┌─ Data to use

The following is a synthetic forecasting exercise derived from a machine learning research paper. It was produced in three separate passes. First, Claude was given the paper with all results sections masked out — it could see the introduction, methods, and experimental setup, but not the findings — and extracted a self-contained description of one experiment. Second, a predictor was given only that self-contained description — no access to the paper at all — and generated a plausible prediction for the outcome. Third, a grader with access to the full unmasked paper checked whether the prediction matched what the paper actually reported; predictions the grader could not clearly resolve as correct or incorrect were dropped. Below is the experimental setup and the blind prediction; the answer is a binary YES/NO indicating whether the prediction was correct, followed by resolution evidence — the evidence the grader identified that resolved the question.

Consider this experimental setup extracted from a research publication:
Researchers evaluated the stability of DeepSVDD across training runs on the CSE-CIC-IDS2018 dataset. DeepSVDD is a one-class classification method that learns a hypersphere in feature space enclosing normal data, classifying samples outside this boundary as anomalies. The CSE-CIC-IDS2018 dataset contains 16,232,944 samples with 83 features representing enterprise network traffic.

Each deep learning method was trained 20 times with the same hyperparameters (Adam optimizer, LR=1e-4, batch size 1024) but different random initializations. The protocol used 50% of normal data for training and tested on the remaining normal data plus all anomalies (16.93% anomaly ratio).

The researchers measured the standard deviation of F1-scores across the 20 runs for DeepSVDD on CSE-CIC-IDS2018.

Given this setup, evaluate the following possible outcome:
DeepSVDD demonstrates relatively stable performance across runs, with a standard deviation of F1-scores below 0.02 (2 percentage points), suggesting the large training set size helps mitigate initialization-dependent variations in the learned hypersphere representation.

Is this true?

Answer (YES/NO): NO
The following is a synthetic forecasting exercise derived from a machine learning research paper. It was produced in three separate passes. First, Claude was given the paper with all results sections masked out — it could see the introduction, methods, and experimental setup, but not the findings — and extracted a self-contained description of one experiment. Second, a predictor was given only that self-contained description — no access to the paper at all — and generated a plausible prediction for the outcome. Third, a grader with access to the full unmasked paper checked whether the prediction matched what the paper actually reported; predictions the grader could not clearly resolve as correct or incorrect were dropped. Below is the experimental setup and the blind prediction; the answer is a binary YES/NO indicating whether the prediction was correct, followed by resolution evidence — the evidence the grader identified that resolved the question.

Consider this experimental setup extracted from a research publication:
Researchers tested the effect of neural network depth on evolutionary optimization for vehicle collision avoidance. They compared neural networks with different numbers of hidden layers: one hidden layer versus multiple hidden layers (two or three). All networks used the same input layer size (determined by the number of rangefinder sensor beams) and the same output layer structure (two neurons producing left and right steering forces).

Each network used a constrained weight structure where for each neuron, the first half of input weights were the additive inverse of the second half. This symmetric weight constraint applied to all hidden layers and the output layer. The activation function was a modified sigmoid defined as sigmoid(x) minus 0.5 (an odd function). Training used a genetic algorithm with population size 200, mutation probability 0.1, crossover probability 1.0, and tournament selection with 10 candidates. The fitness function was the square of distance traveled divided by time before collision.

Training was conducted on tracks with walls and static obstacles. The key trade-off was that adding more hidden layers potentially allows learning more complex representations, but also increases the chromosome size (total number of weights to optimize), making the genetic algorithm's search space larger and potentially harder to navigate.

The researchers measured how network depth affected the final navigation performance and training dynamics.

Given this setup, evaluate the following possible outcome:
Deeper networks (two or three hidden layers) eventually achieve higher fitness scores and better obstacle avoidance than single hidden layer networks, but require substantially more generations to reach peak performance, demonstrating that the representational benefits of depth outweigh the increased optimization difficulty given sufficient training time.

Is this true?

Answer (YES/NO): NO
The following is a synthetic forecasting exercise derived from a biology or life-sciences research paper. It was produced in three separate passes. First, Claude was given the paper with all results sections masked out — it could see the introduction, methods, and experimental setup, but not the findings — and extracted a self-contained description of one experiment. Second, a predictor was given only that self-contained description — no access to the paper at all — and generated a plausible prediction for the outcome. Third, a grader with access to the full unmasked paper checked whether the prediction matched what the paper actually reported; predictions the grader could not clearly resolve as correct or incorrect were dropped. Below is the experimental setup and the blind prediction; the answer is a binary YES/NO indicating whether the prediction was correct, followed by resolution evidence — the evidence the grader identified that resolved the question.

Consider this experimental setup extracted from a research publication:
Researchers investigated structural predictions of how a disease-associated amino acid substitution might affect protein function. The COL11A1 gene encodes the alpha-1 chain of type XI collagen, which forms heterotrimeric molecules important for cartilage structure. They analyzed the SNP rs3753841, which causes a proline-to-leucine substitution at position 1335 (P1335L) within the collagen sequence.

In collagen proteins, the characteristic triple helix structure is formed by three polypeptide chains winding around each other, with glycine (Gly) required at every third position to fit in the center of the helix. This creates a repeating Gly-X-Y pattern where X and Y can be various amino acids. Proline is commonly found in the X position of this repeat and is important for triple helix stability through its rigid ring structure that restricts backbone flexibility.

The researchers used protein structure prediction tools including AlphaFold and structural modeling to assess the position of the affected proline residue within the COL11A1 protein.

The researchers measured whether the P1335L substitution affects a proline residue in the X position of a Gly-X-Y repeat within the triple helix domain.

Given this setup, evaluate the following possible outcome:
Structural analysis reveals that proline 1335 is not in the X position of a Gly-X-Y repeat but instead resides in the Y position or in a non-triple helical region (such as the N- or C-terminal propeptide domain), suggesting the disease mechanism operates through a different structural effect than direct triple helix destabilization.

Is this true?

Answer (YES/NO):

└─
┌─ Data to use

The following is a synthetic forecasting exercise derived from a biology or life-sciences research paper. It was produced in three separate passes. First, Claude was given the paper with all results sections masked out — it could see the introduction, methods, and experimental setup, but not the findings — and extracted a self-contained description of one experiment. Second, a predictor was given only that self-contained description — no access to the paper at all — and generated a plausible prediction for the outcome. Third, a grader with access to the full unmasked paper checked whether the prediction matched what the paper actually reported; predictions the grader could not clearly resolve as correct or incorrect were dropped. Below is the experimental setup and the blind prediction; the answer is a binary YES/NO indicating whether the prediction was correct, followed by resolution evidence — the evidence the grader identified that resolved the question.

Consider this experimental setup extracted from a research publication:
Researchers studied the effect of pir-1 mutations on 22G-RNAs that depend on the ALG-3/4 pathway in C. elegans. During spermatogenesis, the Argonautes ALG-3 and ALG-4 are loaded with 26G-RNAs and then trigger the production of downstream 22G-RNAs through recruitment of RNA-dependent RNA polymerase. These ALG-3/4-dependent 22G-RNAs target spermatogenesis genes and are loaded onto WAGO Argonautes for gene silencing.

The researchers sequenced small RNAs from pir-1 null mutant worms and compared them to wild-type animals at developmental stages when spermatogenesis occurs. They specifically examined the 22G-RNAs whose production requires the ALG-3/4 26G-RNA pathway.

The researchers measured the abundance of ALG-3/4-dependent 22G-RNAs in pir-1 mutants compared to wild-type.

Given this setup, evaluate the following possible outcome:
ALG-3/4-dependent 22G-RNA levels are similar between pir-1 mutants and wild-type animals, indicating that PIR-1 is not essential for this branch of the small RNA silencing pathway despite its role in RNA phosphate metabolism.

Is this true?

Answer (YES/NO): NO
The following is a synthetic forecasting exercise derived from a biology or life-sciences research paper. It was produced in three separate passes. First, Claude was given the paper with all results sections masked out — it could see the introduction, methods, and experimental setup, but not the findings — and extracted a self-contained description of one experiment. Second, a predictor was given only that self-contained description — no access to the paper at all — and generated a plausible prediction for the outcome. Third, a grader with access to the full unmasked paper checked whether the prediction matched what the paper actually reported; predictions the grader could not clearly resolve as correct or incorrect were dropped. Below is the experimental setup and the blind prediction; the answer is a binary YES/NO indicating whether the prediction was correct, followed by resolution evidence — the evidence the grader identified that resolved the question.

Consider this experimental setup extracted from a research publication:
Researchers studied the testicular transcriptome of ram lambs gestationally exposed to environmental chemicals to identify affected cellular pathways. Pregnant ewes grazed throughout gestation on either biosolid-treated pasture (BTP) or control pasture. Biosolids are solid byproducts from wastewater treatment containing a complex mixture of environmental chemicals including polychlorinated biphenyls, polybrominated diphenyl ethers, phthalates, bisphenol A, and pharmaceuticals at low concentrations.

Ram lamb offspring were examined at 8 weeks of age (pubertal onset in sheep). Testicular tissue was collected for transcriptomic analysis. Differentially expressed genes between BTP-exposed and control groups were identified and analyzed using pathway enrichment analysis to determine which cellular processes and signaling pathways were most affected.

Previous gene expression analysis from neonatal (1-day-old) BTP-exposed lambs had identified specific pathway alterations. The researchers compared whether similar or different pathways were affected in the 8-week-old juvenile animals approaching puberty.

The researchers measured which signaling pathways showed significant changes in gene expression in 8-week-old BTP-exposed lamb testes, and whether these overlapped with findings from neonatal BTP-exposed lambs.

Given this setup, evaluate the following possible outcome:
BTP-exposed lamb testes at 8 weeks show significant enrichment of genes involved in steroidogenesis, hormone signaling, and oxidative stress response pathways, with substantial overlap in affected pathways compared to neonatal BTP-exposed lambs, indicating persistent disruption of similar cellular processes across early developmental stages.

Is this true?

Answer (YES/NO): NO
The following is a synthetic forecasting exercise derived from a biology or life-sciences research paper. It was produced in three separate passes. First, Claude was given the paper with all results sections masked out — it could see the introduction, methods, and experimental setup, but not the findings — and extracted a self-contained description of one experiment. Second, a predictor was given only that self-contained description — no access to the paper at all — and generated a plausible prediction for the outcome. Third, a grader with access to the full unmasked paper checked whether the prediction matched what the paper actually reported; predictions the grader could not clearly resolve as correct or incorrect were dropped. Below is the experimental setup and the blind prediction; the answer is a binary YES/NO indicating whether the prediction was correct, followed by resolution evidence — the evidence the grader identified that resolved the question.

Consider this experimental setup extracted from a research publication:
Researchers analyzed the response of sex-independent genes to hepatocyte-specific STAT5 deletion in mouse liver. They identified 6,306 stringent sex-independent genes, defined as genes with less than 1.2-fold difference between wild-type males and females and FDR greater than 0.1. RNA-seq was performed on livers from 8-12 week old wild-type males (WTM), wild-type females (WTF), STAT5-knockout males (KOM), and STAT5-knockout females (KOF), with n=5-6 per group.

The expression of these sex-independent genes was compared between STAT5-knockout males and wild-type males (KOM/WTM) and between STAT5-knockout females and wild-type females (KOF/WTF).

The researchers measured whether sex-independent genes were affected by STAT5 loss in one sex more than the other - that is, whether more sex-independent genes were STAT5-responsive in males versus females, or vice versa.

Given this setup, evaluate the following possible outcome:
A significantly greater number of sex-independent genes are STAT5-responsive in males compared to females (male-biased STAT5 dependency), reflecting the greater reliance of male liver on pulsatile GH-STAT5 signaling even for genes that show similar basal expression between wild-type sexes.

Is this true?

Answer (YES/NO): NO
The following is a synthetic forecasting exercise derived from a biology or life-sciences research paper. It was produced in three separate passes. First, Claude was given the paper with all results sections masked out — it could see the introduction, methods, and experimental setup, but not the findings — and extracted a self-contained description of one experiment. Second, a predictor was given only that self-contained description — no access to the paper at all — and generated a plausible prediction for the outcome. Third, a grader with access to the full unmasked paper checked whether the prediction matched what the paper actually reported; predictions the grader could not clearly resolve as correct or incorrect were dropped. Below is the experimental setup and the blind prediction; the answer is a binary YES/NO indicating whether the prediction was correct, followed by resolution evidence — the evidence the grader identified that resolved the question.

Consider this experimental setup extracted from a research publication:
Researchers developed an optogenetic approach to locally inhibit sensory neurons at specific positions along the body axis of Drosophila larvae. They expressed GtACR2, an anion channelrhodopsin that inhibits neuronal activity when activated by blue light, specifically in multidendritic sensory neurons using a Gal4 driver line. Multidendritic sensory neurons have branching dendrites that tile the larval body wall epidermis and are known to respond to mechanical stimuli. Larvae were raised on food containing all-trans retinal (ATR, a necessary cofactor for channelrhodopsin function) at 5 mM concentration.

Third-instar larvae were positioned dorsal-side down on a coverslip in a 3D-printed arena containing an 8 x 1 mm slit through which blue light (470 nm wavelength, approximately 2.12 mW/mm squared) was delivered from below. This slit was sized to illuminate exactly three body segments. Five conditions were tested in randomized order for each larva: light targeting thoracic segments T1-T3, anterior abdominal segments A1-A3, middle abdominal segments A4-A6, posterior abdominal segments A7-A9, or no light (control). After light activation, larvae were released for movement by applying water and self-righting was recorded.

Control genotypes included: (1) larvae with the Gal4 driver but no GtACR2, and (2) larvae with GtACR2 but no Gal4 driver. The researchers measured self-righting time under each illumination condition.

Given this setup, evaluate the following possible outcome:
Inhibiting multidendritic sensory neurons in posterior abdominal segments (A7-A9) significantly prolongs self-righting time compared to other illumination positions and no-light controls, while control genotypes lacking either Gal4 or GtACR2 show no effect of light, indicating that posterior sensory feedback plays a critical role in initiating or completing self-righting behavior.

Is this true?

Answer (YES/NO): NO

└─

> [Exercise] Copy whichever lines above contain the string "collision".

> [Exercise output]
Researchers tested the effect of neural network depth on evolutionary optimization for vehicle collision avoidance. They compared neural networks with different numbers of hidden layers: one hidden layer versus multiple hidden layers (two or three). All networks used the same input layer size (determined by the number of rangefinder sensor beams) and the same output layer structure (two neurons producing left and right steering forces).
Each network used a constrained weight structure where for each neuron, the first half of input weights were the additive inverse of the second half. This symmetric weight constraint applied to all hidden layers and the output layer. The activation function was a modified sigmoid defined as sigmoid(x) minus 0.5 (an odd function). Training used a genetic algorithm with population size 200, mutation probability 0.1, crossover probability 1.0, and tournament selection with 10 candidates. The fitness function was the square of distance traveled divided by time before collision.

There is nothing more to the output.